21 Jan 2015

Gold Coast to Ballina

Gold Coast
We anchored at the Gold Coast for a couple of nights near Seaworld, in the cut known as the Marine Stadium (or Bum's Bay), but again couldn't entice the crew into the beautiful clear water for a quick hull scrub. Sharks again, ho hum. By now we'd also discovered that Charles didn't know how to cook, and his hands were allergic to washing up liquid. Hohoho hum...

Choosing to press on in the fair weather, we finally returned to open ocean through the Gold Coast Seaway, set sail and quickly caught a nice big mahi-mahi. Supper!

I need a sharper knife!
We rounded Point Danger (thus leaving Queensland waters) then Cape Byron (easternmost point on the Ozzy mainland) and quickly covered the 60 nm down the coast to Ballina, but arrived a tad early to cross the bar at the mouth of the Richmond River.
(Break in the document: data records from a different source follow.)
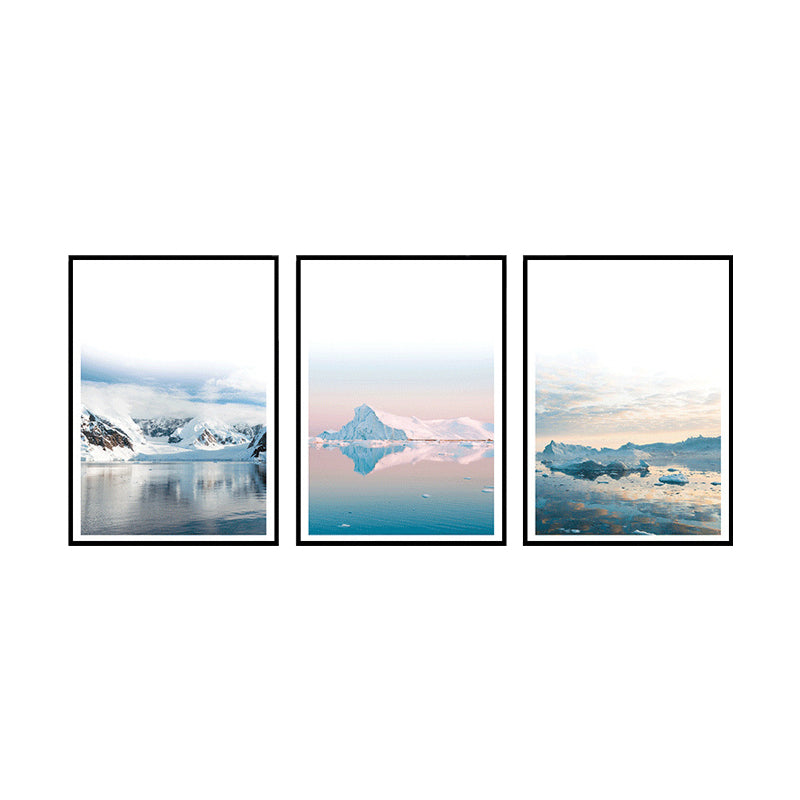 Photograph Nature Scenery Canvas Art Light Color Contemporary Wall Decor for Living Room Clearhalo 'Art Gallery' 'Canvas Art' 'Coastal Art Gallery' 'Nautical' Arts' 1760521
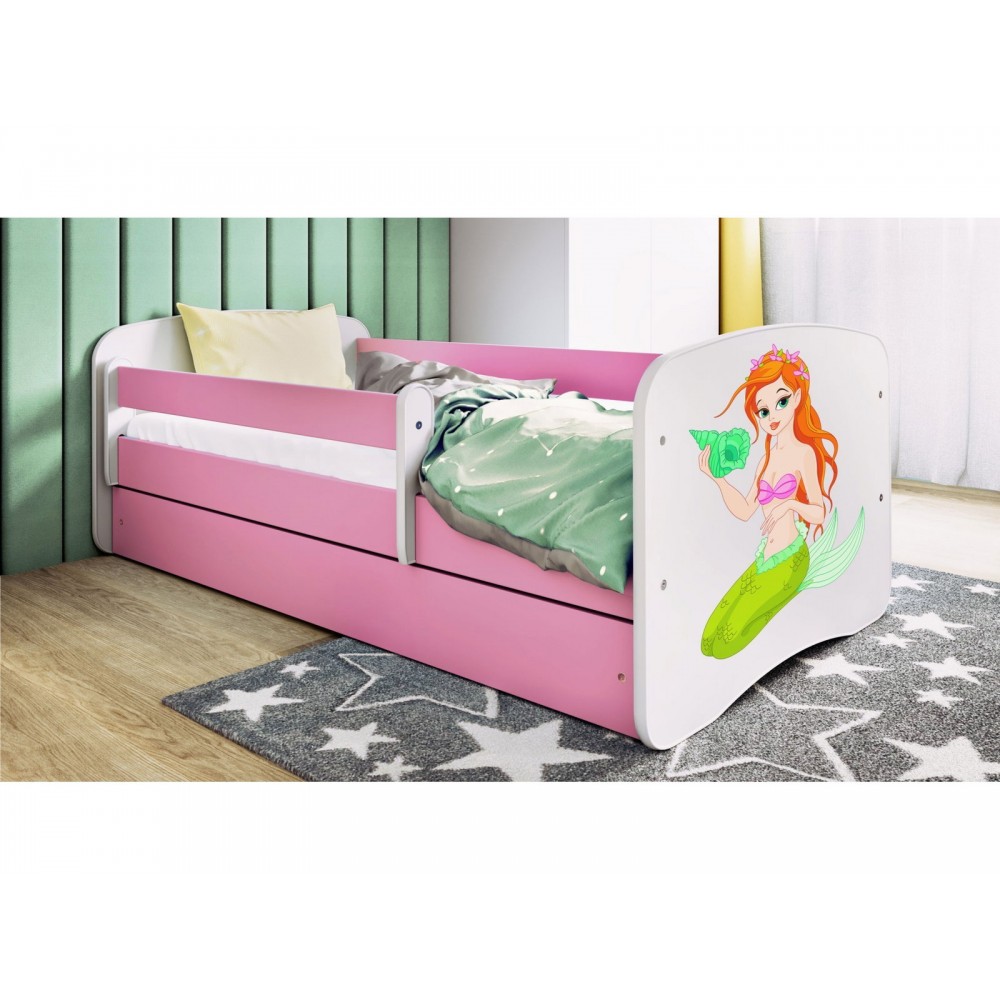 Παιδικό Κρεβάτι Babydreams Cartoon-Roz-180 x 80-Mermaid 184x90x61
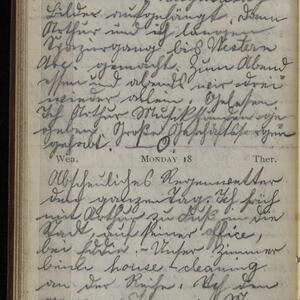 a page of handwritten text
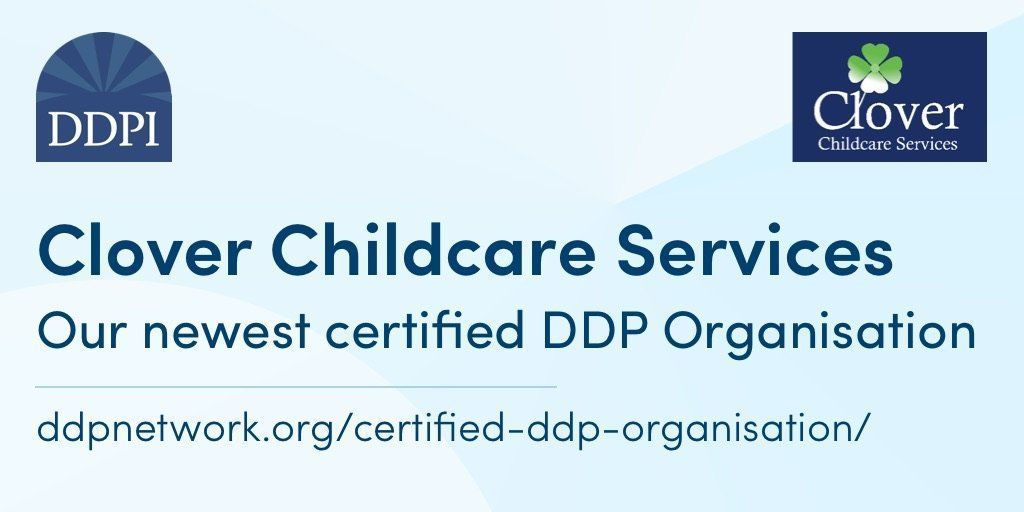 Please join us in congratulating Clover Childcare Services, our newest certified DDP Organisation 🎉 They have embedded the practice and principles of DDP within their organisation and you can read our announcement on the website: buff.ly/3UVPSLj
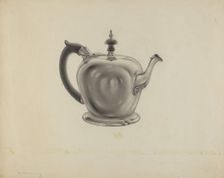 Silver Teapot, c. 1938. Creator: Aaron Fastovsky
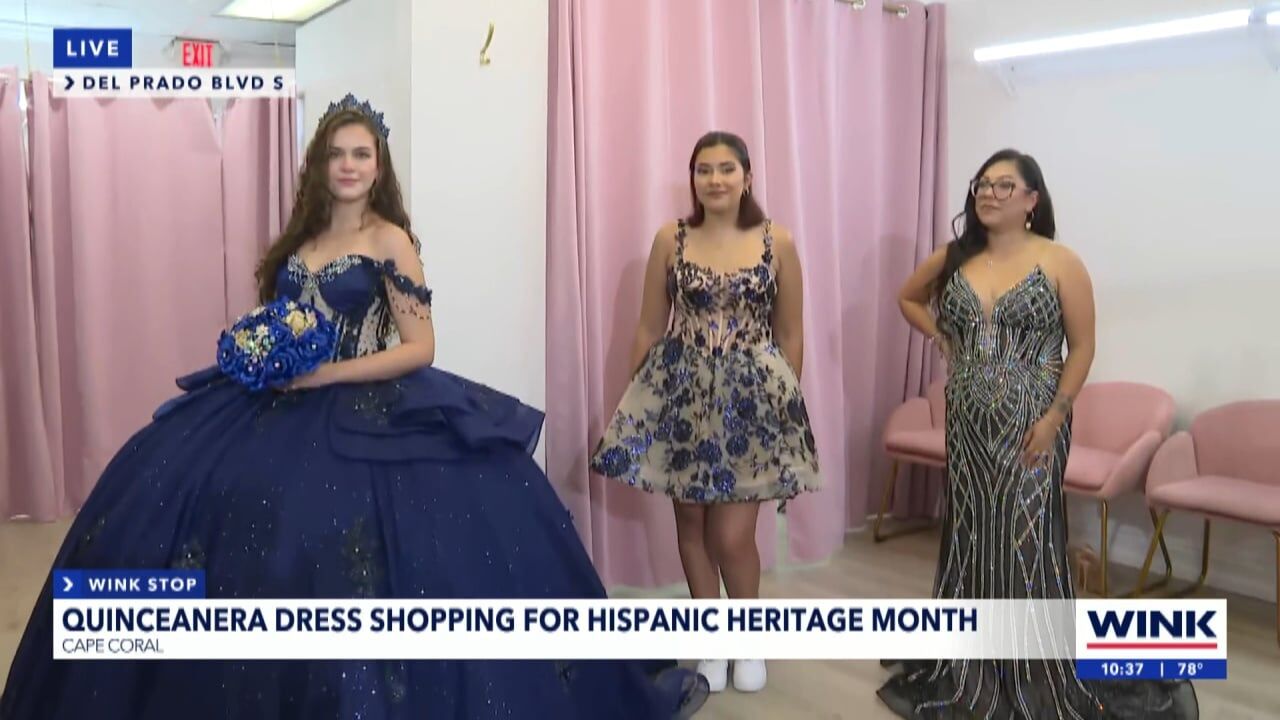 Quinceaera dress shopping at Encanto Boutique in Cape Coral | Lee County | winknews.com Quinceaera dress shopping at Encanto Boutique in Cape Coral | Lee County | winknews.com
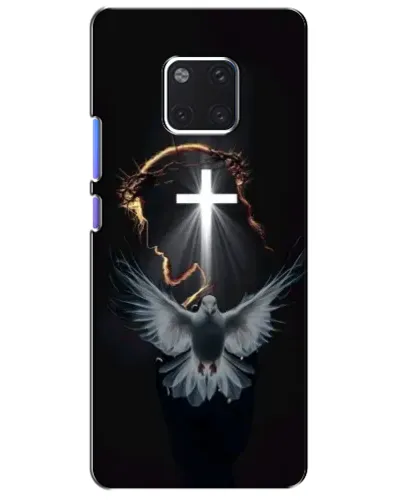 Чехол для Huawei Mate 20 Pro (LYA-L09, LYA-L29) с картинкой «Голубь и Свет» Чехол для Huawei Mate 20 Pro (LYA-L09, LYA-L29) с картинкой «Голубь и Свет»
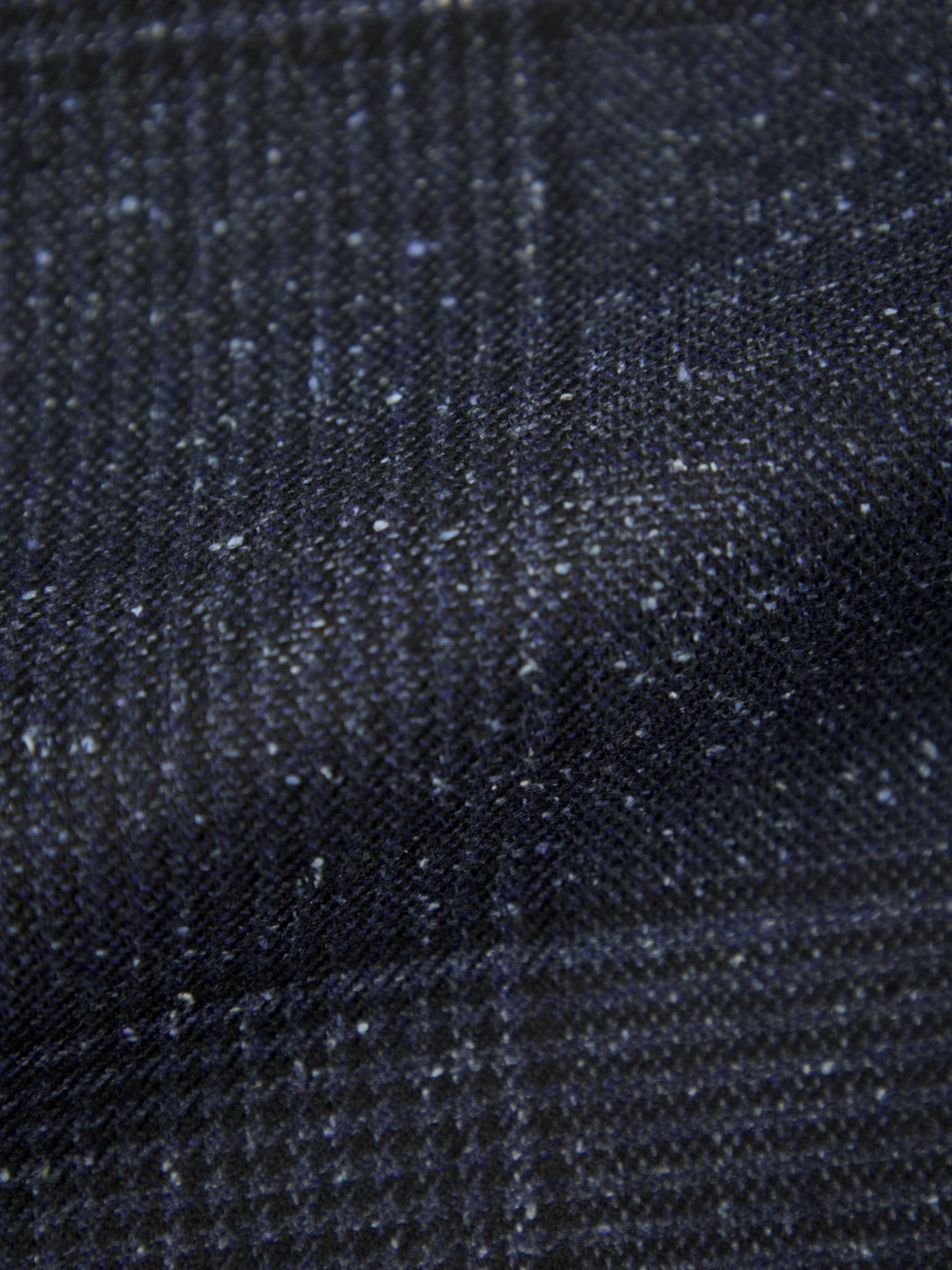 Corneliani Blue Wool & Silk Donegal Check Jacket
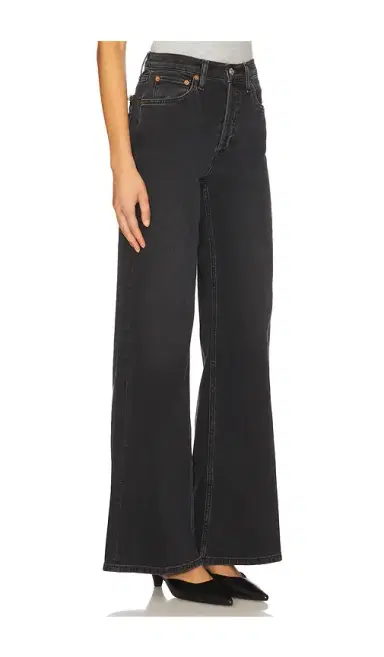 RE/DONE Originals High Rise Wide Leg Jeans | Thumbnail 2 RE/DONE Originals High Rise Wide Leg Jeans | Thumbnail 2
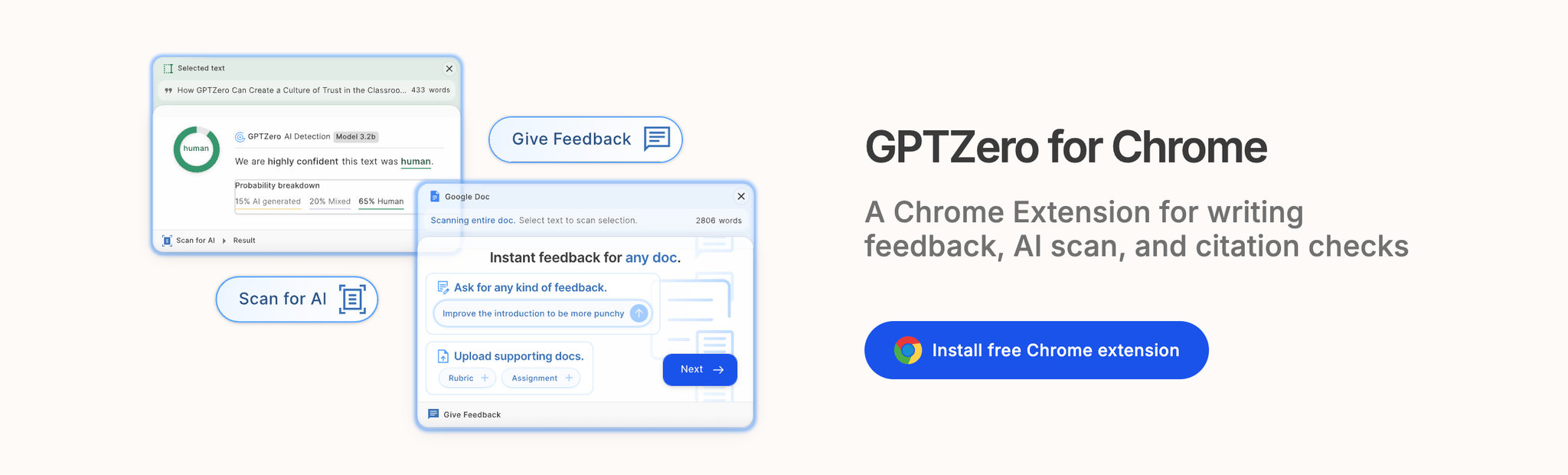 Chrome Extension + Quick Scanning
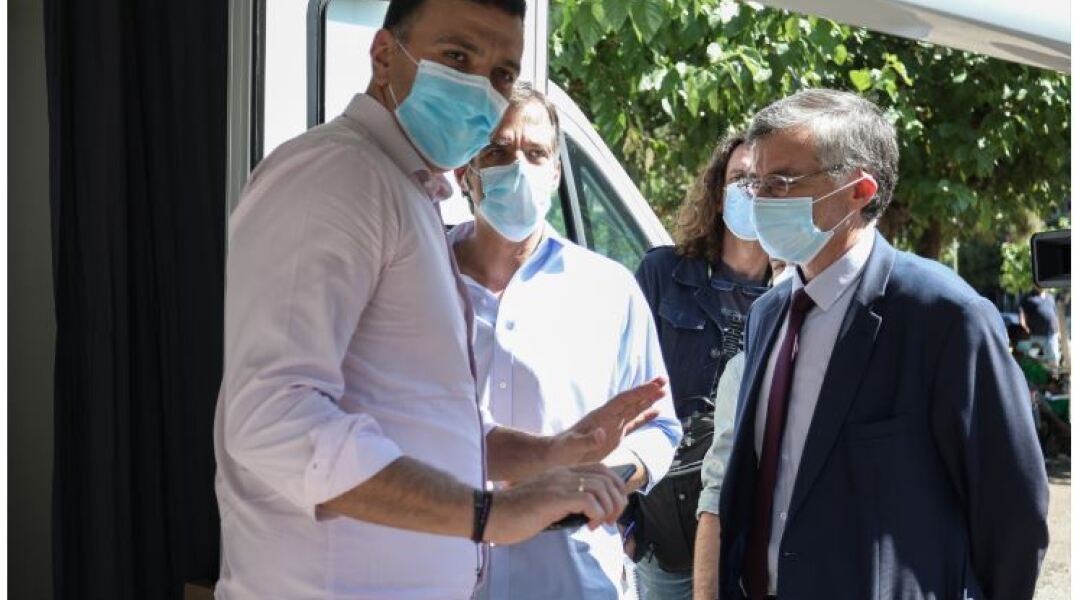 Baσίλης Κικίλιας, Παναγιώτης Αρκουμανέας, Σωτήρης Τσιόδρας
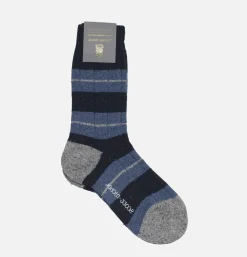 SCOTT NICHOL Bayfield Navy<Homme Chaussettes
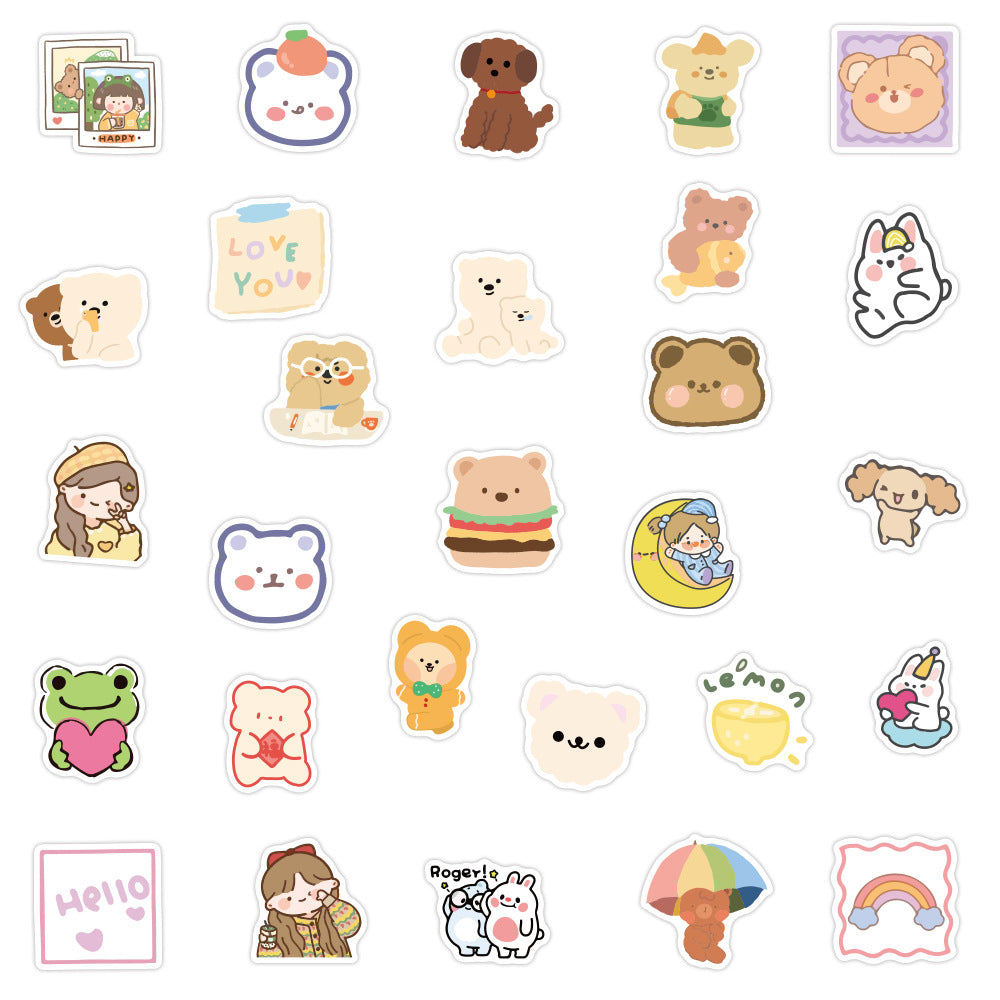 100pcs/lot Bear Stickers#st2862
These rivermouth bars are formed by the northward migration of the sand and can be treacherous in the wrong conditions, such as when >2 m ocean swells break over the bar. Or simply at the wrong phase of the tide, when the ebb can compound the river's natural flow and trigger even larger breakers.

Ballima entrance
We wanted to follow the standard advice, which is to cross the bar at least 3 hrs into the flood: say 1800. No strike that - we're now in New South Wales so the clocks have to change (strangely) - make that 1900.

However, Steve & Jo were due to meet us in Ballina and had already arrived and scoped out a berthing opportunity on the town quay near the RSL, so perhaps we could try a couple of hours earlier?

Beer-battered mahi-mahi
We sailed past on a recce fly-by and all seemed well, with breakers only really effecting the SE quadrant; we would come in from the NE then hug the northern breakwater. The nice chap from Marine Rescue Ballima, looking out over the entrance from their watch-tower, seemed to agree but hedged his bets with a "Decision made by the skipper at his own risk". Thanks, got that.

So we dropped the main, donned life-jackets (by law for bar-crossing in QLD & NSW) and flew in under motor and Genoa.

Snag-less. We were safely alongside by 1800, and enjoying our DIY beer-battered fish supper by sundown. Yum!